Part of almost all game management plans is the culling of surplus animals, the exception being truly endangered species like the whooping crane or the California condor. The habitat will only support so many individuals, and then their living conditions start to degrade. That's true of humans too, but humans have displayed a remarkable ability to adjust their lifestyles so as to increase the carrying capacity of their habitat. There may be a practical limit on this, but we haven't reached it yet. Overcrowding has historically led to wars, famine and disease, and it still does in some parts of the world. There is no need for space aliens to cull our species, we are perfectly capable of doing that to ourselves.

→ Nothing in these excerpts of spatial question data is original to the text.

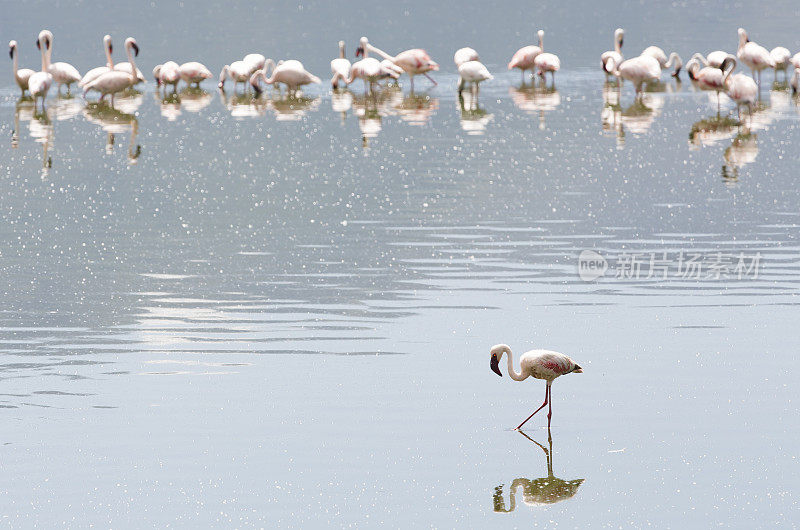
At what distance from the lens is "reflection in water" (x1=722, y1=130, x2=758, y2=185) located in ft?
78.7

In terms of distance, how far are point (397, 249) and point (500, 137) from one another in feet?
37.7

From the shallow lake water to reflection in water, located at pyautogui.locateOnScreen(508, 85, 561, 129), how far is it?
5.93 ft

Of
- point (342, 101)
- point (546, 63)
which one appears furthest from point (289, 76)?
point (546, 63)

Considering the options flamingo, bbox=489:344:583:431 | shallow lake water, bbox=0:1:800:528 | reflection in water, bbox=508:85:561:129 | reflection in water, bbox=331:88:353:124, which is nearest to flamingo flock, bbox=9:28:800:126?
reflection in water, bbox=331:88:353:124

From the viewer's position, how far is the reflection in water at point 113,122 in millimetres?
27981

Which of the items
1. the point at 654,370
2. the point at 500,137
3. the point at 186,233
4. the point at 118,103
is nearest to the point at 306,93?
the point at 118,103

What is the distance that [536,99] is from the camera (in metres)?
37.5

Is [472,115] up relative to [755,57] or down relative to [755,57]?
down

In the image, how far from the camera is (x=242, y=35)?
6581 centimetres

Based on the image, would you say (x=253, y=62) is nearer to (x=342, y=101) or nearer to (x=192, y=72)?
(x=192, y=72)

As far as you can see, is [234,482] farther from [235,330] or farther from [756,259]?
[756,259]

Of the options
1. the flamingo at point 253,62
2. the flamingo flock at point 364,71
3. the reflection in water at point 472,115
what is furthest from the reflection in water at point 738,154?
the flamingo at point 253,62

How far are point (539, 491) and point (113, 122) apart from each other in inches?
988

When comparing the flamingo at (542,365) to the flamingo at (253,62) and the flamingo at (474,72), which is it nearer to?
the flamingo at (474,72)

8/9/15 - If left to their own devices, the lions will cull themselves too, so I suppose there is no need to hunt them except where they are causing damage to livestock. I looked it up on Wiki, and lions are considered endangered by U.S. and international agencies, but I don't know how the Africans feel about that. There are an estimated 20,000 lions spread out over a dozen or so African countries, and I doubt that they all collaborate on lion management plans. Zimbabwe allows limited sport hunting by special permit. The guide who set Cecil up claims that he obtained such a permit, but the Zimbabwe government denies this. They have suspended issuing lion permits in the wake of the scandal, but I don't know for how long. The American hunter says that he paid the guide $50,000 for the hunt, and that was supposed to include any required permits. Zimbabwe officials say that the permit would have cost $45,000, which sounds like a lot of money, but they say that Cecil was worth more to them alive than dead because tourists were paying more than that collectively in any given year just to observe him. There is also an American university doing a long term study of the lions in that park, and I'm sure that's doing something for the local economy as well. Cecil was supposed to have a GPS tracking collar on him, but nobody knows what happened to it. It appears that the hunting party took Cecil's head but left the body for the scavengers. I'm pretty sure that they eat lions in Africa, and that somebody would have salvaged the meat if they had known about it. The only good news is that Cecil's brother Jericho seems to have adopted his cubs and is protecting them and their mothers from the other males in the area, at least for now.